*Task directions*
Quote every one of the following records word for word, leaving each line unchanged.

*Information supplied*
+--

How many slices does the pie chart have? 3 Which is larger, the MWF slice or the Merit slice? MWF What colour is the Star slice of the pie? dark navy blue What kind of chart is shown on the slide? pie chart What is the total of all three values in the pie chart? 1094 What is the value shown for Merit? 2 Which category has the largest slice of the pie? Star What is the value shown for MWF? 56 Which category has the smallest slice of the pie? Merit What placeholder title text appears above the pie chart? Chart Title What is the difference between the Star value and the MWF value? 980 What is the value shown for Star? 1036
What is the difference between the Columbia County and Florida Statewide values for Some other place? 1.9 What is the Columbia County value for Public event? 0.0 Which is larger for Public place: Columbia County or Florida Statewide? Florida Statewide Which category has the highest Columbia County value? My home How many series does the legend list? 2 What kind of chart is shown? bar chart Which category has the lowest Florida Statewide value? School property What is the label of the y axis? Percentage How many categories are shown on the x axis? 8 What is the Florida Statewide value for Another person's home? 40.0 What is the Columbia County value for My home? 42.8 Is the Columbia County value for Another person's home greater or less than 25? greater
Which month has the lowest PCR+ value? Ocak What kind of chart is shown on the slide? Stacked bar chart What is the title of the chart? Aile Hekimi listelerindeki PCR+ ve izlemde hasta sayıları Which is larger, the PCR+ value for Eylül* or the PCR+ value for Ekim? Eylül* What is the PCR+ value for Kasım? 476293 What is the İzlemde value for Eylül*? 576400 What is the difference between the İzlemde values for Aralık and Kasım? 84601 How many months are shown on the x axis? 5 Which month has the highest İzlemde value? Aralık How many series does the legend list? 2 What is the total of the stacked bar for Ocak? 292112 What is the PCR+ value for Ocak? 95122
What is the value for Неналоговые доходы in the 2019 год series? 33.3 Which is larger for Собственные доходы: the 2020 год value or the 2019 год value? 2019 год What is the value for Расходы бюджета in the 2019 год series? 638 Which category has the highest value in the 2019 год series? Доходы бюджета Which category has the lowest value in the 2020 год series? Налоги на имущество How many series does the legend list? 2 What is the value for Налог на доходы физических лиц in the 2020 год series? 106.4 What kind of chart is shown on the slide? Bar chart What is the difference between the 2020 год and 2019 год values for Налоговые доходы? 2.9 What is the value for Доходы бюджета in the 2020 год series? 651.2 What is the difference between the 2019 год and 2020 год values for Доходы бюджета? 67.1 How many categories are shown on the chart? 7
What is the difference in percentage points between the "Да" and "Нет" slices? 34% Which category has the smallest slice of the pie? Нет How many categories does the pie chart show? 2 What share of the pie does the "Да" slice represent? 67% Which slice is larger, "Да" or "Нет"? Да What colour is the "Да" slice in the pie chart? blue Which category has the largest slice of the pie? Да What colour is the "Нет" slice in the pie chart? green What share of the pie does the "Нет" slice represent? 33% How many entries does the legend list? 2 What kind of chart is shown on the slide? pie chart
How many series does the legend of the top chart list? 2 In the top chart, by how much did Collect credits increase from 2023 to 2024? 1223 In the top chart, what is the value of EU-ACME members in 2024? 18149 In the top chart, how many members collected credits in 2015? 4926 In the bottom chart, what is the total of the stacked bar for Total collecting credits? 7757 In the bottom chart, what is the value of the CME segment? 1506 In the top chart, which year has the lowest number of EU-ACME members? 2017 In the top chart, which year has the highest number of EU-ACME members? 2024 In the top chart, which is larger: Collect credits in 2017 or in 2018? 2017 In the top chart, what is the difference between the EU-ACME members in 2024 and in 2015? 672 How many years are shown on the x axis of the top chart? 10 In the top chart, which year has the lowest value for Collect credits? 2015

+--

*Response to this task*
How many slices does the pie chart have? 3 Which is larger, the MWF slice or the Merit slice? MWF What colour is the Star slice of the pie? dark navy blue What kind of chart is shown on the slide? pie chart What is the total of all three values in the pie chart? 1094 What is the value shown for Merit? 2 Which category has the largest slice of the pie? Star What is the value shown for MWF? 56 Which category has the smallest slice of the pie? Merit What placeholder title text appears above the pie chart? Chart Title What is the difference between the Star value and the MWF value? 980 What is the value shown for Star? 1036
What is the difference between the Columbia County and Florida Statewide values for Some other place? 1.9 What is the Columbia County value for Public event? 0.0 Which is larger for Public place: Columbia County or Florida Statewide? Florida Statewide Which category has the highest Columbia County value? My home How many series does the legend list? 2 What kind of chart is shown? bar chart Which category has the lowest Florida Statewide value? School property What is the label of the y axis? Percentage How many categories are shown on the x axis? 8 What is the Florida Statewide value for Another person's home? 40.0 What is the Columbia County value for My home? 42.8 Is the Columbia County value for Another person's home greater or less than 25? greater
Which month has the lowest PCR+ value? Ocak What kind of chart is shown on the slide? Stacked bar chart What is the title of the chart? Aile Hekimi listelerindeki PCR+ ve izlemde hasta sayıları Which is larger, the PCR+ value for Eylül* or the PCR+ value for Ekim? Eylül* What is the PCR+ value for Kasım? 476293 What is the İzlemde value for Eylül*? 576400 What is the difference between the İzlemde values for Aralık and Kasım? 84601 How many months are shown on the x axis? 5 Which month has the highest İzlemde value? Aralık How many series does the legend list? 2 What is the total of the stacked bar for Ocak? 292112 What is the PCR+ value for Ocak? 95122
What is the value for Неналоговые доходы in the 2019 год series? 33.3 Which is larger for Собственные доходы: the 2020 год value or the 2019 год value? 2019 год What is the value for Расходы бюджета in the 2019 год series? 638 Which category has the highest value in the 2019 год series? Доходы бюджета Which category has the lowest value in the 2020 год series? Налоги на имущество How many series does the legend list? 2 What is the value for Налог на доходы физических лиц in the 2020 год series? 106.4 What kind of chart is shown on the slide? Bar chart What is the difference between the 2020 год and 2019 год values for Налоговые доходы? 2.9 What is the value for Доходы бюджета in the 2020 год series? 651.2 What is the difference between the 2019 год and 2020 год values for Доходы бюджета? 67.1 How many categories are shown on the chart? 7
What is the difference in percentage points between the "Да" and "Нет" slices? 34% Which category has the smallest slice of the pie? Нет How many categories does the pie chart show? 2 What share of the pie does the "Да" slice represent? 67% Which slice is larger, "Да" or "Нет"? Да What colour is the "Да" slice in the pie chart? blue Which category has the largest slice of the pie? Да What colour is the "Нет" slice in the pie chart? green What share of the pie does the "Нет" slice represent? 33% How many entries does the legend list? 2 What kind of chart is shown on the slide? pie chart
How many series does the legend of the top chart list? 2 In the top chart, by how much did Collect credits increase from 2023 to 2024? 1223 In the top chart, what is the value of EU-ACME members in 2024? 18149 In the top chart, how many members collected credits in 2015? 4926 In the bottom chart, what is the total of the stacked bar for Total collecting credits? 7757 In the bottom chart, what is the value of the CME segment? 1506 In the top chart, which year has the lowest number of EU-ACME members? 2017 In the top chart, which year has the highest number of EU-ACME members? 2024 In the top chart, which is larger: Collect credits in 2017 or in 2018? 2017 In the top chart, what is the difference between the EU-ACME members in 2024 and in 2015? 672 How many years are shown on the x axis of the top chart? 10 In the top chart, which year has the lowest value for Collect credits? 2015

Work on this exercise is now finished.